(Beginning of Dataset excerpt)

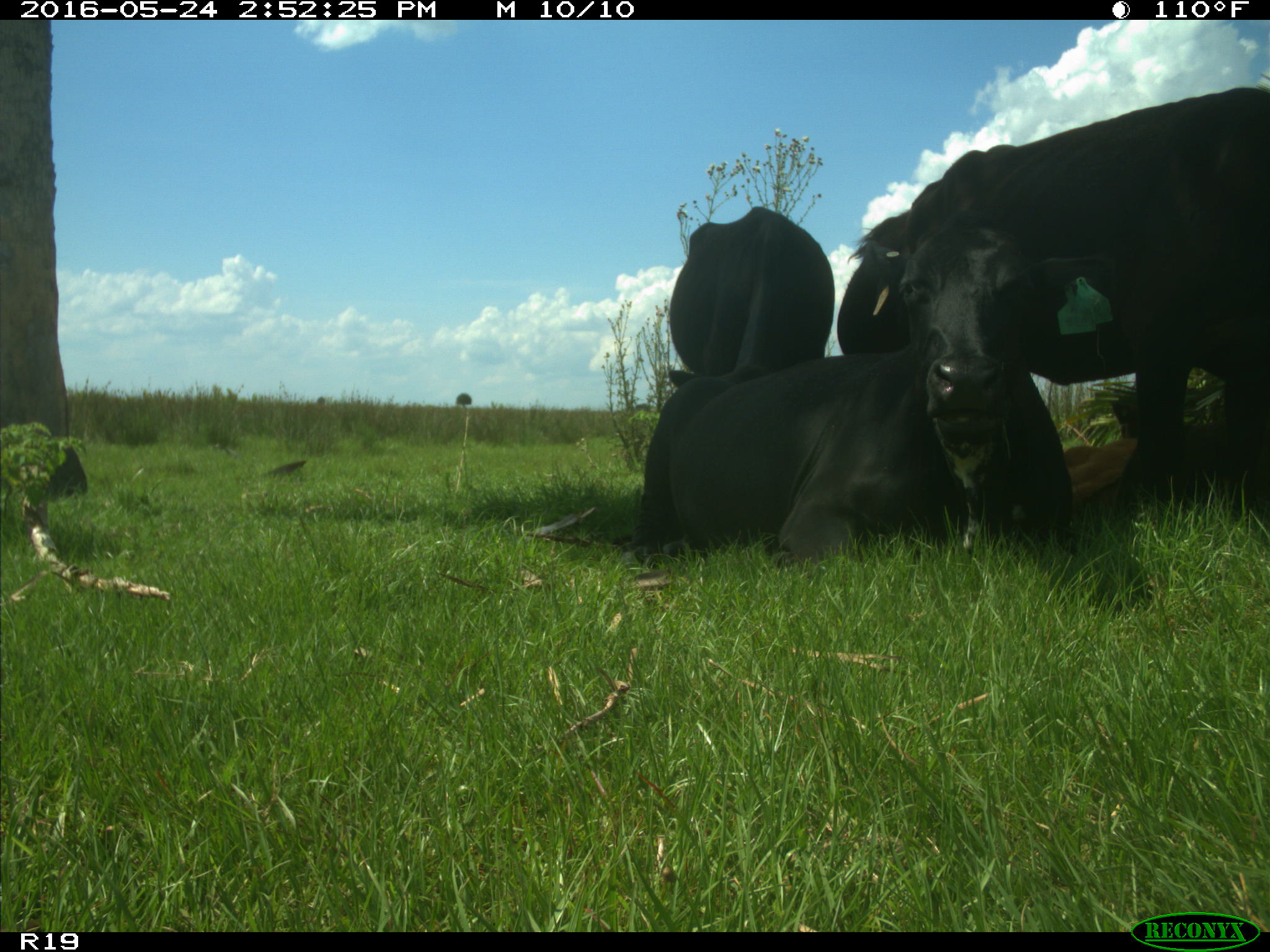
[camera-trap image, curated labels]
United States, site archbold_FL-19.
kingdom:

(End of Dataset excerpt)

- **Work to be completed**
Write out the whole listing above exactly; do not include the pictures.

- **Reply to the task**
[camera-trap image, curated labels]
United States, site archbold_FL-19.
kingdom:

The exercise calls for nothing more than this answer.